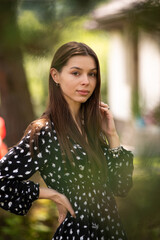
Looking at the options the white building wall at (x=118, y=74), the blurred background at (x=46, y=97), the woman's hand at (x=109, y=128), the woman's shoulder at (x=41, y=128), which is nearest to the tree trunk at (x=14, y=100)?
the blurred background at (x=46, y=97)

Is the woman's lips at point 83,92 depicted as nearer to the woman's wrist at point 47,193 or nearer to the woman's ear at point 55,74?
the woman's ear at point 55,74

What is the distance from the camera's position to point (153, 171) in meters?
1.27

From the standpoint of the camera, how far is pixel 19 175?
5.53 ft

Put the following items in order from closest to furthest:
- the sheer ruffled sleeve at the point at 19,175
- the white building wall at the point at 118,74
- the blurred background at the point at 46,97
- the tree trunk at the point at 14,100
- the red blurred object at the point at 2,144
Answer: the blurred background at the point at 46,97, the sheer ruffled sleeve at the point at 19,175, the red blurred object at the point at 2,144, the tree trunk at the point at 14,100, the white building wall at the point at 118,74

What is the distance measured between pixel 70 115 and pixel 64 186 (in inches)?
13.1

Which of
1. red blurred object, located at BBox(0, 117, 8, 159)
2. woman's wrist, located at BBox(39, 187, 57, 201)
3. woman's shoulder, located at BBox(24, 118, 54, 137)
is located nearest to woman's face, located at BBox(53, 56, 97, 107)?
woman's shoulder, located at BBox(24, 118, 54, 137)

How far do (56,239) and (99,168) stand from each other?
373 millimetres

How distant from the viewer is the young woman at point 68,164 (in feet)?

- - - - -

» **Task**:
Return every line of the records above unchanged, from the first line to the last, and leave the pictures out.

» **Solution**:
Looking at the options the white building wall at (x=118, y=74), the blurred background at (x=46, y=97), the woman's hand at (x=109, y=128), the woman's shoulder at (x=41, y=128), which is nearest to the tree trunk at (x=14, y=100)?
the blurred background at (x=46, y=97)

Is the woman's lips at point 83,92 depicted as nearer to the woman's wrist at point 47,193 or nearer to the woman's ear at point 55,74?
the woman's ear at point 55,74

What is the distance from the camera's position to point (153, 171) in meters?
1.27

From the standpoint of the camera, how far is pixel 19 175?
5.53 ft

Put the following items in order from closest to furthest:
- the sheer ruffled sleeve at the point at 19,175
- the white building wall at the point at 118,74
- the blurred background at the point at 46,97
- the tree trunk at the point at 14,100
- the red blurred object at the point at 2,144
Answer: the blurred background at the point at 46,97, the sheer ruffled sleeve at the point at 19,175, the red blurred object at the point at 2,144, the tree trunk at the point at 14,100, the white building wall at the point at 118,74

What is the distance measured between pixel 70 115 and pixel 64 186 (in inches)?
13.1

Which of
1. red blurred object, located at BBox(0, 117, 8, 159)
2. woman's wrist, located at BBox(39, 187, 57, 201)
3. woman's shoulder, located at BBox(24, 118, 54, 137)
is located nearest to woman's face, located at BBox(53, 56, 97, 107)?
woman's shoulder, located at BBox(24, 118, 54, 137)

How far do (56,239) and (99,168) stand from each other?
373 millimetres

How distant from the viewer is the young woman at point 68,164 (in feet)?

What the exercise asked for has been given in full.